┌──

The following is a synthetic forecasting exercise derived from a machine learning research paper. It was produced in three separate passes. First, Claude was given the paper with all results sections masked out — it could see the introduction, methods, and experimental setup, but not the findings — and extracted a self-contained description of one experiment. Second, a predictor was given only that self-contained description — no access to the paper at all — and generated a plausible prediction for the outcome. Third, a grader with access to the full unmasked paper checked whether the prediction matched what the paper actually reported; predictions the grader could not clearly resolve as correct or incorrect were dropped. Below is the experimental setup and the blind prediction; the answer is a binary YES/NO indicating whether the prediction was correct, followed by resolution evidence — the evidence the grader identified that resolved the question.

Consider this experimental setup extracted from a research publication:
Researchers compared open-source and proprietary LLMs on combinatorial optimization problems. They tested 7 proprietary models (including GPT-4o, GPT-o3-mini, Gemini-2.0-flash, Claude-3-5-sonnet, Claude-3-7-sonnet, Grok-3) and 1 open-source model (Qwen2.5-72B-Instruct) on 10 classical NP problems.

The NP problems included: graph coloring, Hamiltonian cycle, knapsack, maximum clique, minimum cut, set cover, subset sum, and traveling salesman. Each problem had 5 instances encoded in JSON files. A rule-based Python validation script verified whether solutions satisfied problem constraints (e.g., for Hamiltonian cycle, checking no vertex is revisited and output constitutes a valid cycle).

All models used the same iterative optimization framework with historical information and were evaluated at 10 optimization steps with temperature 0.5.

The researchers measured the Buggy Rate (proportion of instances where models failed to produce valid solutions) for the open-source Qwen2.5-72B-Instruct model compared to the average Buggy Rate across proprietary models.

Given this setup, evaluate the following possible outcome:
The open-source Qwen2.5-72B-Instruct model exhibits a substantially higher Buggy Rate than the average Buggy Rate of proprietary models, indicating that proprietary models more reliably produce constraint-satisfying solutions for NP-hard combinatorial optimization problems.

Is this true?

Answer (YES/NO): YES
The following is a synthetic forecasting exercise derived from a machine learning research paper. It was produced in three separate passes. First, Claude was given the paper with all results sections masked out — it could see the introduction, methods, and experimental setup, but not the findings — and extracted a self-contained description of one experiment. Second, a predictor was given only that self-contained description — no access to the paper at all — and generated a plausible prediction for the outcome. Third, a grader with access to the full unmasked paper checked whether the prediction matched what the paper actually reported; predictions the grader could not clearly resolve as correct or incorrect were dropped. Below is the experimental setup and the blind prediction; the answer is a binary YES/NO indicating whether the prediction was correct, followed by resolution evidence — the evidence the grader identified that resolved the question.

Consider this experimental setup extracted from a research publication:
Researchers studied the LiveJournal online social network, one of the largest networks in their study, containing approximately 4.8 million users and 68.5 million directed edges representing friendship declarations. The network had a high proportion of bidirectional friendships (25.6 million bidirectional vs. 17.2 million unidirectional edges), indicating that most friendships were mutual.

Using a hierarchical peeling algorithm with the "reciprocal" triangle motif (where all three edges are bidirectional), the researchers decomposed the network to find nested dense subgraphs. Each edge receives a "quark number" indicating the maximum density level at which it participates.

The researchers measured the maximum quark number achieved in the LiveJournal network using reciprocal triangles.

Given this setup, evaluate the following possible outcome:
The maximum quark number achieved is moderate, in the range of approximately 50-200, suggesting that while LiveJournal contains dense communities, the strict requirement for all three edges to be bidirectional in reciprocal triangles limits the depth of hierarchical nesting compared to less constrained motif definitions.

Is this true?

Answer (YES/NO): NO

└──

Could you retype all of the entries exactly, leaving none out?

The following is a synthetic forecasting exercise derived from a machine learning research paper. It was produced in three separate passes. First, Claude was given the paper with all results sections masked out — it could see the introduction, methods, and experimental setup, but not the findings — and extracted a self-contained description of one experiment. Second, a predictor was given only that self-contained description — no access to the paper at all — and generated a plausible prediction for the outcome. Third, a grader with access to the full unmasked paper checked whether the prediction matched what the paper actually reported; predictions the grader could not clearly resolve as correct or incorrect were dropped. Below is the experimental setup and the blind prediction; the answer is a binary YES/NO indicating whether the prediction was correct, followed by resolution evidence — the evidence the grader identified that resolved the question.

Consider this experimental setup extracted from a research publication:
Researchers compared open-source and proprietary LLMs on combinatorial optimization problems. They tested 7 proprietary models (including GPT-4o, GPT-o3-mini, Gemini-2.0-flash, Claude-3-5-sonnet, Claude-3-7-sonnet, Grok-3) and 1 open-source model (Qwen2.5-72B-Instruct) on 10 classical NP problems.

The NP problems included: graph coloring, Hamiltonian cycle, knapsack, maximum clique, minimum cut, set cover, subset sum, and traveling salesman. Each problem had 5 instances encoded in JSON files. A rule-based Python validation script verified whether solutions satisfied problem constraints (e.g., for Hamiltonian cycle, checking no vertex is revisited and output constitutes a valid cycle).

All models used the same iterative optimization framework with historical information and were evaluated at 10 optimization steps with temperature 0.5.

The researchers measured the Buggy Rate (proportion of instances where models failed to produce valid solutions) for the open-source Qwen2.5-72B-Instruct model compared to the average Buggy Rate across proprietary models.

Given this setup, evaluate the following possible outcome:
The open-source Qwen2.5-72B-Instruct model exhibits a substantially higher Buggy Rate than the average Buggy Rate of proprietary models, indicating that proprietary models more reliably produce constraint-satisfying solutions for NP-hard combinatorial optimization problems.

Is this true?

Answer (YES/NO): YES
The following is a synthetic forecasting exercise derived from a machine learning research paper. It was produced in three separate passes. First, Claude was given the paper with all results sections masked out — it could see the introduction, methods, and experimental setup, but not the findings — and extracted a self-contained description of one experiment. Second, a predictor was given only that self-contained description — no access to the paper at all — and generated a plausible prediction for the outcome. Third, a grader with access to the full unmasked paper checked whether the prediction matched what the paper actually reported; predictions the grader could not clearly resolve as correct or incorrect were dropped. Below is the experimental setup and the blind prediction; the answer is a binary YES/NO indicating whether the prediction was correct, followed by resolution evidence — the evidence the grader identified that resolved the question.

Consider this experimental setup extracted from a research publication:
Researchers studied the LiveJournal online social network, one of the largest networks in their study, containing approximately 4.8 million users and 68.5 million directed edges representing friendship declarations. The network had a high proportion of bidirectional friendships (25.6 million bidirectional vs. 17.2 million unidirectional edges), indicating that most friendships were mutual.

Using a hierarchical peeling algorithm with the "reciprocal" triangle motif (where all three edges are bidirectional), the researchers decomposed the network to find nested dense subgraphs. Each edge receives a "quark number" indicating the maximum density level at which it participates.

The researchers measured the maximum quark number achieved in the LiveJournal network using reciprocal triangles.

Given this setup, evaluate the following possible outcome:
The maximum quark number achieved is moderate, in the range of approximately 50-200, suggesting that while LiveJournal contains dense communities, the strict requirement for all three edges to be bidirectional in reciprocal triangles limits the depth of hierarchical nesting compared to less constrained motif definitions.

Is this true?

Answer (YES/NO): NO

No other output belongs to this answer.